Today’s post is about the photographer Garry Winogrand and wide-angle lens street photos. If you don’t know anything about Winogrand, here’s good lengthy link-laden post by the photographer Eric Kim. Or, even simpler, you can do what I’ve been doing lately, just do a Google image search.
There’s a big Winogrand show at the SFMOMA just now, which is what got me focused on him again. With (here’s links to more Google Image searches) Lee Friedlander and Diane Arbus, and Robert Frank, Winogrand was one of the last really renowned black-and-white photographers. In the mid-1970s, William Eggleston flipped the game over to color photography.

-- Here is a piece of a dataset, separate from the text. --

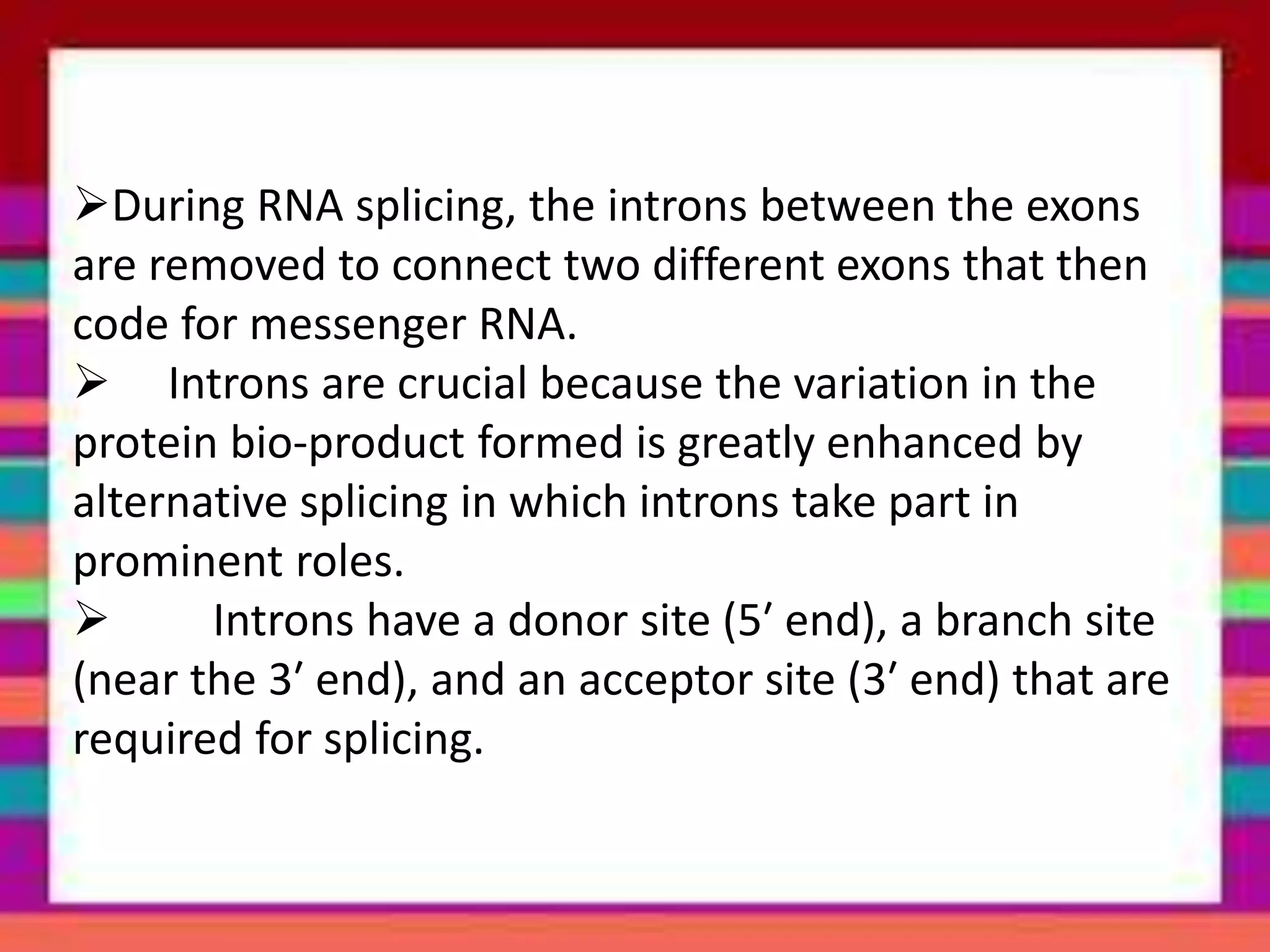 ➢During RNA splicing, the introns between the exons are removed to connect two different exons that then code for messenger RNA.

➢ Introns are crucial because the variation in the protein bio-product formed is greatly enhanced by alternative splicing in which introns take part in prominent roles.

➢ Introns have a donor site (5′ end), a branch site (near the 3′ end), and an acceptor site (3′ end) that are required for splicing.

Winogrand used a wide-angle lens (I think 28 mm) on a Leica M4 film camera. As it happens, I used Leicas when I shot film in the 1960s – 1990s, and I have a very nice German-built 28 mm Leica lens that, with a slight bit of effort, I can use on my digital Canon full-frame 5D. So for the last week or two, I’ve been shooting “Winogrand” style, using that lens.

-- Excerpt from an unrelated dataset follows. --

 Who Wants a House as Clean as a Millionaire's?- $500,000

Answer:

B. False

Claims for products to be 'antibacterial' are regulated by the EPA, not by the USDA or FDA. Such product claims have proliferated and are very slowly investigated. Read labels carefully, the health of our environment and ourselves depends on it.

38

With a wide-angle lens, you can stand really close to someone to get their picture. Winogrand was a fairly pushy guy, I think. So I took an ugly picture of myself clutching my new ten-pound-heavy (?) Winogrand catalog. Recently I’ve been trying to make a brand-new ugly face in the mirror before bedtime every day. I’ve got kind of a Lee Harvey Oswald being shot by Jack Ruby thing happening for me here. With a 28 mm lens it’s pretty easy to shoot in a mirror. Not that I’m going to pursue that in any relentless kind of way.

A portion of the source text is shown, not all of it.